Endocrine conditions such as hypopituitarism, hypothyroidism, and adrenal insufficiency can also lower IGF-1 levels. Genetic disorders like Laron syndrome, prolonged corticosteroid therapy, and aging contribute to reduced levels.
Clinically, low IGF-1 is associated with impaired growth, reduced bone density, decreased muscle mass, fatigue, and metabolic disturbances.
Causes and Implications of High IGF-1
Elevated IGF-1 levels are most commonly seen in acromegaly and gigantism due to excessive GH secretion, usually from pituitary adenomas. Exogenous GH administration also increases IGF-1 concentrations.
Additional causes include insulin resistance, obesity, chronic kidney disease, and rare genetic conditions.

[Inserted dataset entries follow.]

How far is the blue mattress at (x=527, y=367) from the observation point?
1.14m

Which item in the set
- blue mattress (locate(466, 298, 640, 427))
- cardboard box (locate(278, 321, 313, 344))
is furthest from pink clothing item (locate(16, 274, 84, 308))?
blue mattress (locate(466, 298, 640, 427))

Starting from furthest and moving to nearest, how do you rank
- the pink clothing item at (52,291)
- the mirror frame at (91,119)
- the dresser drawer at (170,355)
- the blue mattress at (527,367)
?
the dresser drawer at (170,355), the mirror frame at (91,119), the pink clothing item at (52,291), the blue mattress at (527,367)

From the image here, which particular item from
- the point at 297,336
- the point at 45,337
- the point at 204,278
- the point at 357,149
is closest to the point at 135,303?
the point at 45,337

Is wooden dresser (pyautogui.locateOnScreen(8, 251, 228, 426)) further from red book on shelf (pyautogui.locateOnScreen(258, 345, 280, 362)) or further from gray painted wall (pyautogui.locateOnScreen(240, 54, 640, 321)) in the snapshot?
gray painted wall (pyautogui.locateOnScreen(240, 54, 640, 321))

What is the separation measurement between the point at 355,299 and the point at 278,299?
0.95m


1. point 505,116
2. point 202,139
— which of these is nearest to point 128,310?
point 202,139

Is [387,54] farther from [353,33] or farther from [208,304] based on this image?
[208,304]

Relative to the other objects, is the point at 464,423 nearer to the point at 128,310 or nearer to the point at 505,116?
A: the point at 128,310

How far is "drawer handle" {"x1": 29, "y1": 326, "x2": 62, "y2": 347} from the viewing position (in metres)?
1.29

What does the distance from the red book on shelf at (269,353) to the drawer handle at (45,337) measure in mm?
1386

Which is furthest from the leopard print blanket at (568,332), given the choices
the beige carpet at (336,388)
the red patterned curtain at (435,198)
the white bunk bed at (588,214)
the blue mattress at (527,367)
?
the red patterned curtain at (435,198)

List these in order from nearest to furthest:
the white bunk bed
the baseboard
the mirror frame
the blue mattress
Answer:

High IGF-1 levels are associated with abnormal skeletal growth, joint problems, insulin resistance, cardiovascular complications, and increased morbidity if untreated.
Limitations
IGF-1 levels are influenced by age, nutritional status, liver function, and systemic illness. Reference ranges vary between laboratories, and results must be interpreted in the appropriate clinical context.
IGF-1 testing should not be used as a standalone diagnostic tool and must always be correlated with clinical findings and other hormonal investigations.